*** Excerpted text ***
## Friday, 5 August 2016

### Plain vanilla recurrent neural networks in R: waves prediction

While continuing my study of neural networks and deep learning, I inevitably meet up with recurrent neural networks.

Recurrent neural networks (RNN) are a particular kind of neural networks usually very good at predicting sequences due to their inner working. If your task is to predict a sequence or a periodic signal, then using a RNN might be a good starting point. Plain vanilla RNN work fine but they have a little problem when trying to “keep in memory” events occured, say for instance, more than 20 steps back. The solution to this problem has been addressed with the development of a model called LSTM network. As far as I know, LSTM should usually be preferred to a plain vanilla RNN when possible as it yields better results.

In this post however, I am going to work on a plain vanilla RNN model. The reasons for doing this are two. First of all this is one of my first experience with RNN and I would like to get comfortable with them before going deeper; secondly, R provides a simple and very user friendly package named “rnn” for working with recurrent neural networks. I am going to dive in LSTM using MXNET and Tensorflow later.

The task I am going to address is trying to predict a cosine from a noisy sine wave. Here below you can see the plot of the predictor X sequence and the Y sequence to be predicted.

X is essentially a sine wave with some normally distributed noise, while Y is a straightforward smooth cosine wave.

You can clearly see that what I expect the model to do is to capture the phase shift of 90 degrees between the two waves and to throw away the noise in the input.

I chose to use a 5Hz frequency for both the waves but you can play around maybe trying to obtain similar results changing the frequency. Be aware though that the higher the frequency, the more datapoints you need to avoid problems that comes with the sampling theorem.

## Preprocessing

The artificial dataset I created for this task is a set of 10 sequences each of which consists of 40 observations. The X matrix contains 10 sequences of a noisy sine wave while the Y matrix contains the corresponding 10 sequences of a clear cosine wave.

Before fitting the model I standardized all the data in the $[0 – 1]$ interval. When using any neural network model with real valued data, make sure not to avoid this step because if you do, then you might spend the next hour trying to figure out why the model did not converge or spitted out weird results. I am not an expert but I know from personal painful experience that this step is usually crucial, nevertheless I may occasionally forget to do it and then wander around like a fool looking for why I did not get what I was expecting

## Model

As far as the model is concerned, I decided to use 16 hidden neurons, mostly because the other configurations that I tried all ended up with weird spikes in the valleys and peaks of the waves. This is the most notable problem I have encountered while trying to address this task: it is very easy to predict the upwards and downwards paths of the wave, while the peaks and valleys may raise some problems and be predicted as sudden spikes. 16 hidden units and about 1500 epochs seem to fix this problem.
*** End of Excerpted text ***
_Work to complete_
1) Decide whether each statement agrees with the RNN post: (a) the dataset holds 10 sequences of 40 observations each; (b) the author settled on 32 hidden neurons; (c) the Y sequence is a noisy cosine wave. Answer yes or no for each, quoting the words of the post that decide it.
2) Summarize the RNN post in two sentences.
3) Carry the RNN post forward from its last sentence.
*** Information supplied ***
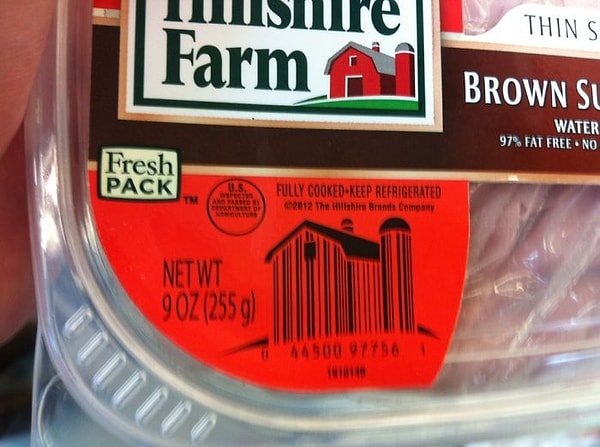 17. Фермерский продукт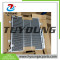 Auto a/c condenser for Volvo EC360 Excavator VOE14591537 14591537 Size 600*528*16mm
*** End of Information supplied ***
_Task results_
1)
(a) Yes: "a set of 10 sequences each of which consists of 40 observations"
(b) No: "I decided to use 16 hidden neurons"
(c) No: "Y is a straightforward smooth cosine wave"

2) The post uses a plain vanilla recurrent neural network in R, through the "rnn" package, to predict a smooth 5Hz cosine wave from a noisy sine wave, while noting that LSTM networks usually yield better results. The data, 10 sequences of 40 observations each, were standardized to the [0 – 1] interval, and a model with 16 hidden neurons trained for about 1500 epochs avoided sudden spikes at the peaks and valleys of the waves.

3)
## Results

These below are the results I obtained after some experiments:

This is the full prediction for the entire predictor matrix X

While this one is the prediction for the test set

I would say they look pretty good. I encourage you to try and play with this to look for the limits of the model. For instance I tryied to double the frequency of the cosine wave to 10Hz and still, the predictions look pretty good. Below you can see the X sequence (no change here) and the doubled frequency Y sequence. The last plot shows the prediction on the testing set vs the real values.

The code I used for this simple experiment is showed in the gist below. In order to get the plots for the doubled frequency example just put $f = 10$.

1. I'm curious, how to implement the same code using MXNET?

1. Hi! As far as I know, MXNet provides the LSTM model implementation. You can find some examples in the official documentation here: http://mxnet.io/tutorials/nlp/rnn.html

2. Thanks, I saw it already, but can’t figure out exactly how to run time-series forecasting with MXNet and LTSM…

1. Maybe in the future I'll try using it and I'll make a post about it.

To be honest though, in mosts of the tests I made with time series, RNN or a simple deep neural network seemed to work fine straight out of the box without that much fine tuning. If you do not have any specific reason to use LSTM you can try these first and see if you can get good results.

3. This comment has been removed by the author.

1. Hi Kanime, take a look at https://stats.stackexchange.com/ there's a community of people that may be able to help you with your questions. The people over there are very nice, helpful and skilled. If you look through the questions you might even find the very one you were about to ask (that happens to me very often).

2. This comment has been removed by the author.

3. Take a look at http://www.financial-hacker.com/build-better-strategies-part-5-developing-a-machine-learning-system/

4. This comment has been removed by the author.

5. Hello!
I'm trying to use this package, which seems to have anything I need for a time series prediction, still I'm stuck at the beginning - what's the correct way of presenting data to the rnn?
Y (outcome variable)
Week (1-52, week of the year)
X1-X3 (indipendent variables)

So I have Y = f(week, X1,X2,X3)

According to the docs,

"Y
array of output values, dim 1: samples (must be equal to dim 1 of X), dim 2: time (must be equal to dim 2 of X), dim 3: variables (could be 1 or more, if a matrix, will be coerce to array)
X
array of input values, dim 1: samples, dim 2: time, dim 3: variables (could be 1 or more, if a matrix, will be coerce to array)"

But I can't quite figure it out!